[Given instruction]: Pick out every line of the listing below that contains the word "furthest", and copy each of those lines in full.

[Exercise material]:
════════════════

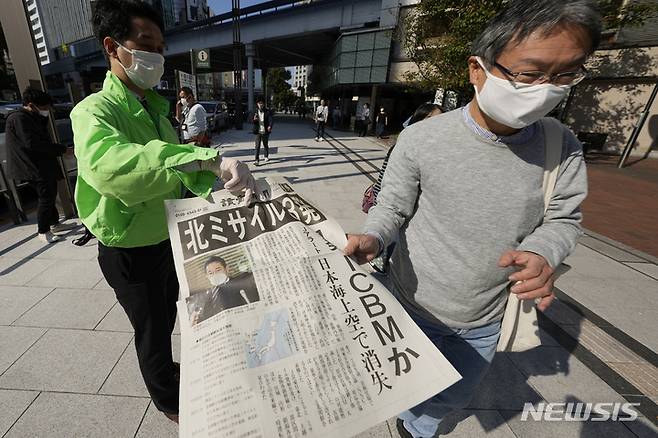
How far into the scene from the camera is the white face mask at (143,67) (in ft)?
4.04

════════════════

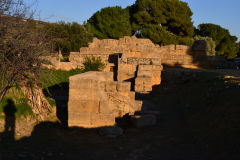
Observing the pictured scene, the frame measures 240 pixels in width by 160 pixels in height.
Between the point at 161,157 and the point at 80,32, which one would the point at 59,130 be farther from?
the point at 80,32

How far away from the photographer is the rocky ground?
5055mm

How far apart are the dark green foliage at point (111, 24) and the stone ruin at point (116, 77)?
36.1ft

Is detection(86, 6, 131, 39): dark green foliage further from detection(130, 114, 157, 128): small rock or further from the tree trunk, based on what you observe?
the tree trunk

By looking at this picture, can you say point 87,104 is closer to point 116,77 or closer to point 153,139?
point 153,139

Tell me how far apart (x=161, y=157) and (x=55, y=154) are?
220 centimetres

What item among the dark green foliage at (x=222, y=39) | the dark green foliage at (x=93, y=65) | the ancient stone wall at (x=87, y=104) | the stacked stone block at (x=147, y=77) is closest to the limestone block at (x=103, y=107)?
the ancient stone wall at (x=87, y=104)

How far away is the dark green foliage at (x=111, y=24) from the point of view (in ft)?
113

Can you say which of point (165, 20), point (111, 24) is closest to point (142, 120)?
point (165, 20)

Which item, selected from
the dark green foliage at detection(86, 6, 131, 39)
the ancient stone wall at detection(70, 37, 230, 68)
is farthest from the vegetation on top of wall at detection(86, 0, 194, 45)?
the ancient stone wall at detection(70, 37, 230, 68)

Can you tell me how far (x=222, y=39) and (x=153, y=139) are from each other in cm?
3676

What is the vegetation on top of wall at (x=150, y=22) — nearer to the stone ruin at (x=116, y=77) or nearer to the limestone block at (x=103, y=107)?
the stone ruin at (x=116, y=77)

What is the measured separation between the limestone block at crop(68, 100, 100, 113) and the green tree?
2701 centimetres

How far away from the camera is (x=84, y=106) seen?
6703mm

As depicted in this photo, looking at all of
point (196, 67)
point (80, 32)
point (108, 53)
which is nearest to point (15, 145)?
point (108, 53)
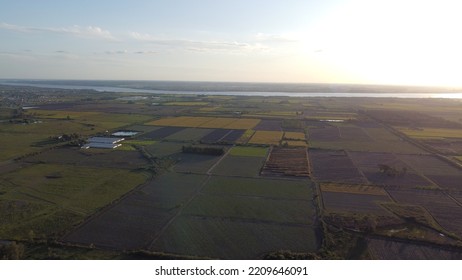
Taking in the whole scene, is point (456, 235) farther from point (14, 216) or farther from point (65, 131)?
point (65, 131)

════════════════

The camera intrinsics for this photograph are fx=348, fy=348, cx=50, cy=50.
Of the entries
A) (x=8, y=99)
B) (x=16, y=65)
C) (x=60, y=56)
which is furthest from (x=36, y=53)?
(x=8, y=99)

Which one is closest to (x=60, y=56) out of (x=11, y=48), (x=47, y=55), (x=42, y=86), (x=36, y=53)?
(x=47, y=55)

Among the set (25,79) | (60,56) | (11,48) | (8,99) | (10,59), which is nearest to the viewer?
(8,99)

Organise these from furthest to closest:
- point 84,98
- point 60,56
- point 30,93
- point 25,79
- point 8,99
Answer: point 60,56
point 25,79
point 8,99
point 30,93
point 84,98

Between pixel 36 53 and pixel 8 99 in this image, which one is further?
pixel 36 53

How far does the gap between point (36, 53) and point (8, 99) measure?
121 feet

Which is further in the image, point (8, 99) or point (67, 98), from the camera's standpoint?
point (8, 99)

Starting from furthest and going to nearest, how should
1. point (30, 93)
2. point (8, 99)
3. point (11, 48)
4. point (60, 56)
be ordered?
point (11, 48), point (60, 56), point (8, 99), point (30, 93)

════════════════

[Task solution]:
which is furthest from (x=36, y=53)?
Organise these from furthest to closest:
Starting from furthest and going to nearest, how should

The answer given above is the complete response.